Ella seguía gritándole a la ventana con la esperanza de que alguien que estuviese fuera en la tormenta la escuchase a ella y a las demás mujeres que se reían. Bebió un trago de su cerveza, porque ahora a las mujeres se les permitía beber pintas y no era lo mismo que cuando un hombre lo hacía y…

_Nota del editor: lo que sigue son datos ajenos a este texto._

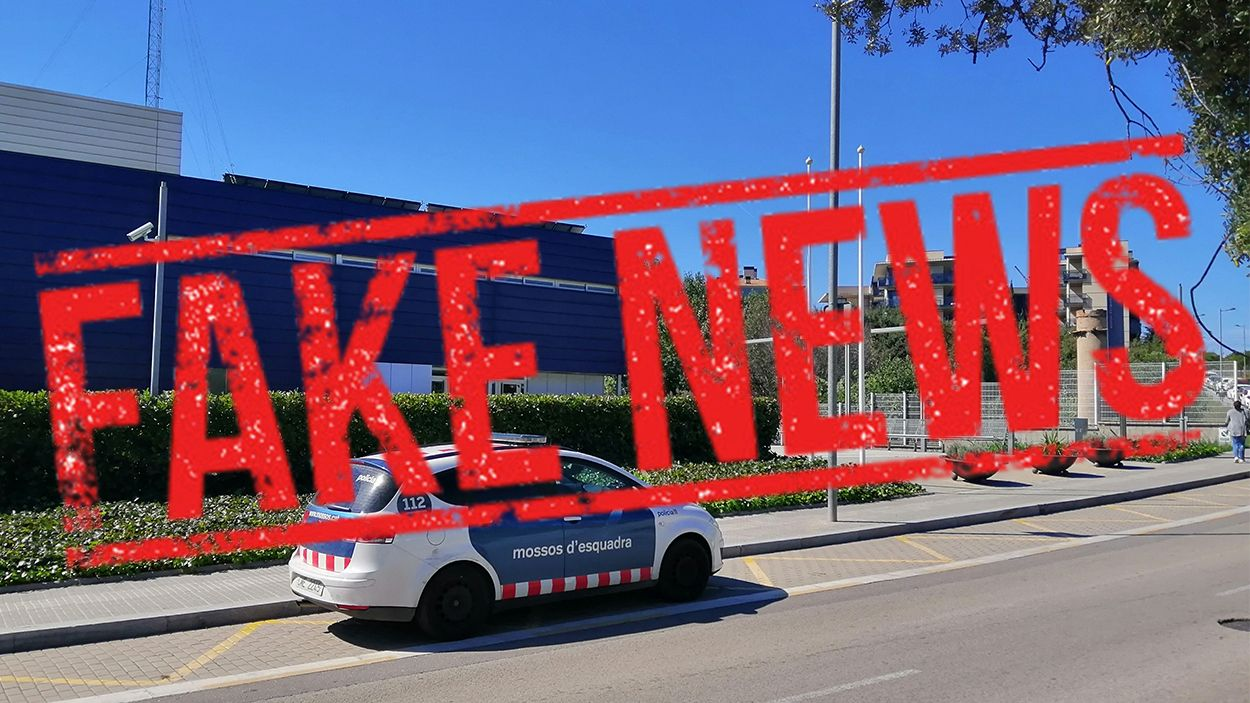 Fake news: És fals que només onegi la bandera catalana a la comissaria dels Mossos de Sant Cugat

Cuando el dedo de Dudley se dirigía hacia la última tecla, la palabra se extendió a seis consonantes antes de quitar la mano. Su madre había salido de su dormitorio. Ya sabía que no debía invadir su cuarto sin permiso, pero si lo había escuchado teclear, le pediría entrar y echar un vistazo y él no podía hacer nada sin distraerse para responder. No se dio cuenta de que su presencia en el piso de arriba lo distraía hasta que escuchó los ruidos que comenzó a hacer en el cuarto de baño. Quizá el diálogo que había puesto en boca de Mish le había dejado demasiado sensible, pero tuvo que taparse los oídos con los dedos para no escuchar los sonidos y las imágenes que amenazaban con aparecer. Al escuchar que Kathy volvía a abrir la puerta del cuarto de baño, se quedó inútilmente quieto mientras ella bajaba al piso de abajo, escalón tras escalón. Tras escuchar que sus pisadas se alejaban sobre el linóleo de la cocina, empezó a borrar las letras e hizo lo que pudo para escribir más rápida y silenciosamente.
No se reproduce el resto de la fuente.